Cette action intervient dans un moment où les ultra-riches sont pointés du doigt. Souvent amateurs de grands discours philanthropiques, les milliardaires ne mènent finalement que peu d’actions pour résoudre le problème climatique. Les derniers articles sur les voyages en jets privés ou avec leurs yachts le confirment. Pour David Callahan, fondateur du site Inside Philanthropy, la famille Chouinard «est une exception si l’on considère que la plupart des milliardaires ne donnent qu’une infime partie de leur valeur nette chaque année».

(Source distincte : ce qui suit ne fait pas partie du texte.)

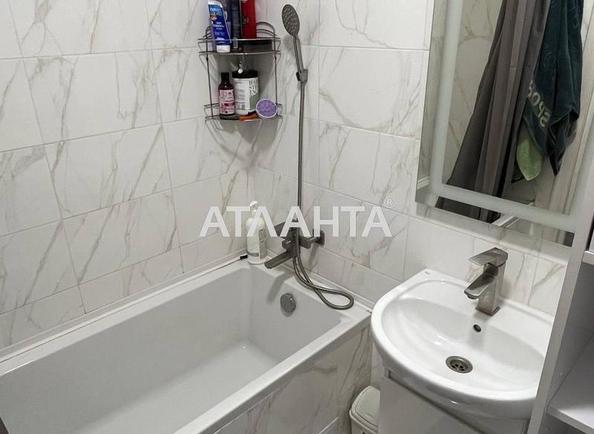 1-room apartment apartment by the address st. Vilyamsa ak (area 22,4 m²) - Atlanta.ua - photo 13
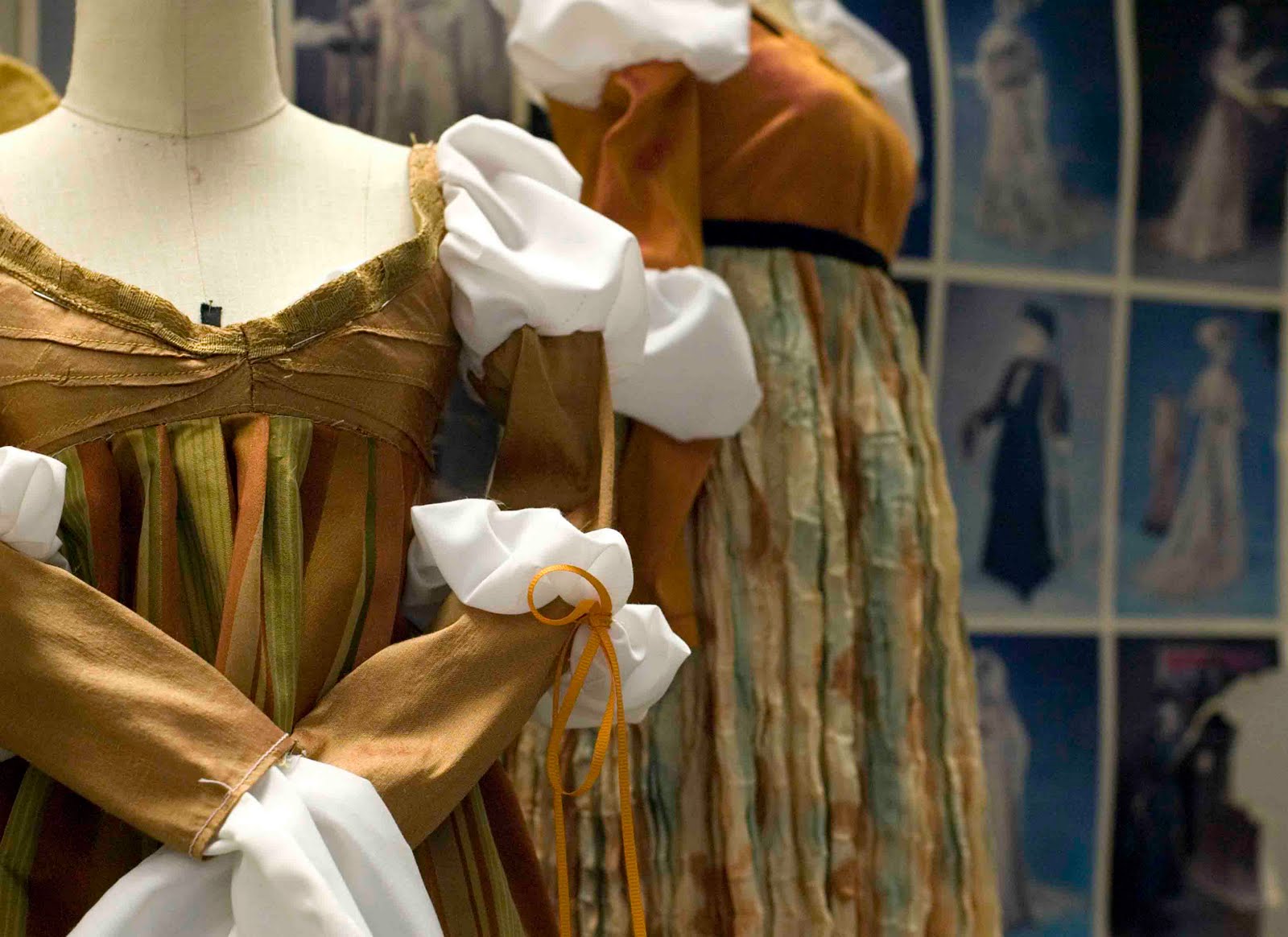 Plays With Needles Setting the Stage Tambour Beading Masterclass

Patagonia a d’ores et déjà versé 50 millions de dollars à Holdfast Collective et compte encore faire un virement de 100 millions cette année.
«Un geste remarquable»
Dan Mosley n’a jamais vu un «geste aussi remarquable» de toute sa carrière. Pour lui, «c’est irrévocablement engagé. La famille ne peut plus retirer la décision. Et elle ne veut plus jamais la retirer.» Et Yvon Chouinard en est rassuré.
Lors d’une interview réalisée à son domicile à Jackson, il avoue n’avoir jamais voulu d’une entreprise: «Je ne voulais pas être un homme d’affaires. Maintenant, je pourrais mourir demain et l’entreprise continuera à faire ce qu’il faut pendant les 50 prochaines années, je n’ai pas besoin d’être là.»
Engagé depuis sa création
L’entreprise n’en est pas à son premier geste philanthropique. Depuis sa création en 1973, Patagonia a été l’une des premières industries à adopter le coton biologique ou à proposer une crèche dans les locaux de travail pour les enfants des employés.
Depuis le début de sa création, 1% de ses ventes allaient à des militants écologistes. Avant-gardiste et excentrique, Yvon Chouinard avait découragé les consommateurs à l’achat à outrance durant le Black Friday à travers une publicité dans le «New York Times»: «N’achetez pas cette veste.»